Saturday, September 1, 2012

Sept 1st 2:49pm

So I am reading this book about this guy and his really messed up love life.
It's an autobiography about this confessed cheater, who spends half his life traveling back and forth from America to Japan, and his obsession with Japanese food.

And I stopped to make a cup of coffee.  While I was waiting for the kettle to boil, my mind drifted to the book and then just sort of hit on the date.  I think I had been unconsciously avoiding the calendar because of the date.
Six years ago today, on September 1st 2006; I had my car accident.  My life was changed massively.  Both for the good and for the worse. 

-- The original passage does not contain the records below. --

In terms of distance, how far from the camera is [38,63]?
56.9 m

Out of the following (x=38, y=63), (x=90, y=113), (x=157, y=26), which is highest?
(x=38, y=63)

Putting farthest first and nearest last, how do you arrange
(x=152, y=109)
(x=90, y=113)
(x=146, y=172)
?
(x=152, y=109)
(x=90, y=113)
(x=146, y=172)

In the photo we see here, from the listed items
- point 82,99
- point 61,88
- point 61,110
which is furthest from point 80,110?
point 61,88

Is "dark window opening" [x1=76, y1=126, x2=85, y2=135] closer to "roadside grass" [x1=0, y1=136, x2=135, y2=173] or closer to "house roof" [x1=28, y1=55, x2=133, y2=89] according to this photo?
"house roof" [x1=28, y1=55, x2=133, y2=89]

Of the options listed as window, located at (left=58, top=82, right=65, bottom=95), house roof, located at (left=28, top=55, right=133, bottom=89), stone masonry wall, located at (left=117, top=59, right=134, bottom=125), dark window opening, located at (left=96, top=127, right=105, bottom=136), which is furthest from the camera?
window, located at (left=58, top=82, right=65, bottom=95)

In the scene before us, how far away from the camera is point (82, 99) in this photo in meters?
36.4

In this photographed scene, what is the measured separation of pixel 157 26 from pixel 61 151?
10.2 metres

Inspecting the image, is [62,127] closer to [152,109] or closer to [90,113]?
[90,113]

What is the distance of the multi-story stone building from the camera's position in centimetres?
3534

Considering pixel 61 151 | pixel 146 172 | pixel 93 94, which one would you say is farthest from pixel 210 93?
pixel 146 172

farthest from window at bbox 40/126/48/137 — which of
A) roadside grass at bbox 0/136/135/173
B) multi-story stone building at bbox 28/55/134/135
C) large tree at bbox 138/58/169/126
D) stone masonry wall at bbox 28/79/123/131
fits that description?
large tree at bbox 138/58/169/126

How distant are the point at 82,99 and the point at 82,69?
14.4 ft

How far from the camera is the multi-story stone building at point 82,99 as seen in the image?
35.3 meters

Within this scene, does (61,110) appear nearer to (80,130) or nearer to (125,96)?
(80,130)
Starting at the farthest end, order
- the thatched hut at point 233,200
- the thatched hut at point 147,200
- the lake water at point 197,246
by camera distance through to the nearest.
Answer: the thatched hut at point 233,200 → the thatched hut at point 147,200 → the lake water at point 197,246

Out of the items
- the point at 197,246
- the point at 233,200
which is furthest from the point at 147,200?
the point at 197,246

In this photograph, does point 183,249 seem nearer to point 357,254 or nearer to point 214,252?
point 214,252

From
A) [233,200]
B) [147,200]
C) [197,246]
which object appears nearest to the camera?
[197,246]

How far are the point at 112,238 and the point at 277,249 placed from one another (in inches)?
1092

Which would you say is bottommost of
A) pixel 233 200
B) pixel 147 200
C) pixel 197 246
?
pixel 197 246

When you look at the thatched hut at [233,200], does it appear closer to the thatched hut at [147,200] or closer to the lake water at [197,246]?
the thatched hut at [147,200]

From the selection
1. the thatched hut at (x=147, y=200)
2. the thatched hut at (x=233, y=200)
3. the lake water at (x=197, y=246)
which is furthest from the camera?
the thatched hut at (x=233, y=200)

I'm not even half way through the book yet.  It doesn't really have chapters as much as parts.  But the guy keeps talking about how he did not connect his depression with his love life. 
Sounds sort of odd at first, given most people right off blame their lack of relationship for their state of mind/heart.

Honestly, I'm not finished reading yet, but so far I've gotten a total male version of Eat Pray Love  off of this.
One of the themes so far, is that the guy seems to want a relationship so bad that he is willing to pretend to be something he's not all the time.  The section I'm at in the book, just talked about him meeting this woman who hated the very idea of Japan, so he down played how big of a role it was in his life.
One of the first warning signs that he was being unfaithful to her and himself.

Hang with me, it will make some sense in a second.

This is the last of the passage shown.